Japan is unlikely to heed growing international condemnation. Earlier this year, its Parliament passed a series of laws aiming at a return to full-scale commercial whaling in the high seas. It also provided for granting subsidies to the whaling industry, killing dolphins, arrest of people protesting against whaling and allowing the Government to send vessels to Antarctica with its whaling fleet to frustrate activities of organisations like the Sea Shephard Conservation Society, which seeks to prevent the murder of whales.

Significantly, the law was passed despite opposition from 14 environmental NGOs in Japan which had signed a statement against it. Nor was it enacted under overwhelming public pressure. According to a poll conducted in 2012 by the International Fund for Animal Welfare, only 26.6 per cent of Japan’s population supported “scientific whaling”; 18.5 per cent opposed it and the rest were undecided.
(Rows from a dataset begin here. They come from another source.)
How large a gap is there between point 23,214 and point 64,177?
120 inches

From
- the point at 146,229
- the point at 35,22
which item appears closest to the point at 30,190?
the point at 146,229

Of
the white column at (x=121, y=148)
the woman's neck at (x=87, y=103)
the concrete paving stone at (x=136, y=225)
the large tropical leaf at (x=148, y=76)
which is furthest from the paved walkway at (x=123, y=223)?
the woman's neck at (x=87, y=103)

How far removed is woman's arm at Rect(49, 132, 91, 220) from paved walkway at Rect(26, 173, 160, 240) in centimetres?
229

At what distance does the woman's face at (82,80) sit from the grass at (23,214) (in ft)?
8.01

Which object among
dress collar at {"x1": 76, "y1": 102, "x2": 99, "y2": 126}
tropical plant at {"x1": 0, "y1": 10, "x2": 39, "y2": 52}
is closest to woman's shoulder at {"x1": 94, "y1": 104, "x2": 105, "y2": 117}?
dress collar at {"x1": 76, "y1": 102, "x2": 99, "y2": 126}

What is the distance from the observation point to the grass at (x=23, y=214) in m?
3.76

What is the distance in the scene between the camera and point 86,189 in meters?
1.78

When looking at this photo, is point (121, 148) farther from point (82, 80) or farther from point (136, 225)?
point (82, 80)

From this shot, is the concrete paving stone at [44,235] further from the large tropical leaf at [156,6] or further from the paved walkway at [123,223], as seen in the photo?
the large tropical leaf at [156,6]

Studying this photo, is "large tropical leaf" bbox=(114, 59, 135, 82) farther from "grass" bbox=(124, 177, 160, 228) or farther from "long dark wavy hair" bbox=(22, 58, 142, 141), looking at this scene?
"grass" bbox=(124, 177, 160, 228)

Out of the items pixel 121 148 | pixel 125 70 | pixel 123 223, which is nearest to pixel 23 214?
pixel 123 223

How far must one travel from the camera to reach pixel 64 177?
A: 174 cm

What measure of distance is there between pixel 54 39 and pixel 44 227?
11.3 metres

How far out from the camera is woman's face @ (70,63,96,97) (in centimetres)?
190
According to the same survey, 88.8 per cent of the Japanese public reported that they had not bought any whale meat in the past 12 months. Not surprisingly, much of the meat brought in by whaling ships is frozen and stored in warehouses, and the fall in whale meat sale has forced the Japanese Government to subsidise the “scientific whaling” project to the tune of $44.7 million annually.

Yet, the killing continues because of pressure from people in towns like Taiji in Japan’s Wakayama prefecture who conduct annual hunts of whales, dolphins and small cetaceans, marked by large-scale killings in the cruellest manner. Many inhabitants of the town, numbering a little less than 3,500, are fishermen making a living out of the killings. The question is whether they can switch on —or be trained to do so by the Government — to other kinds of fishing or other forms of livelihood. Clearly, neither is happening because of the support they receive from sections arguing that the hunt is a part of Japanese culture.

The claim lacks credibility because the hunt began only in 1969. As some hold, it is more likely that the insistence on continuing with whaling despite growing worldwide opposition, is a part of the increasing assertiveness characterising Japan’s posture in the world in the last few years. This assertiveness, again, is believed to be a part of the domestic reaction against the subdued posture that Japan has maintained in world affairs ever since the end of World War II.

Another reason is clearly that international criticism of Japanese whaling has mainly taken the form of verbal and/or written statements and proceedings before the IWC or the ICJ. Japan’s Government has consistently ignored or bypassed IWC’s objections and injunctions and dribbled past the ICJ’s judgement of 2014 cited above. Moreover, after the judgement, Japan has ruled out the ICJ’s jurisdiction in any dispute “arising out of, concerning, or relating to research on, or conservation, management or exploitation of, living resources of the sea”.

Unfortunately, no country has taken the kind of deterrent action — for example, those enabled by the United Nations Convention on the Law of the Sea and direct intervention in the form of surveillance and heading off of whaling vessels — that would have counted with Japan. Whether this is because of  concern with furthering economic ties with Tokyo or not, whales pay the price.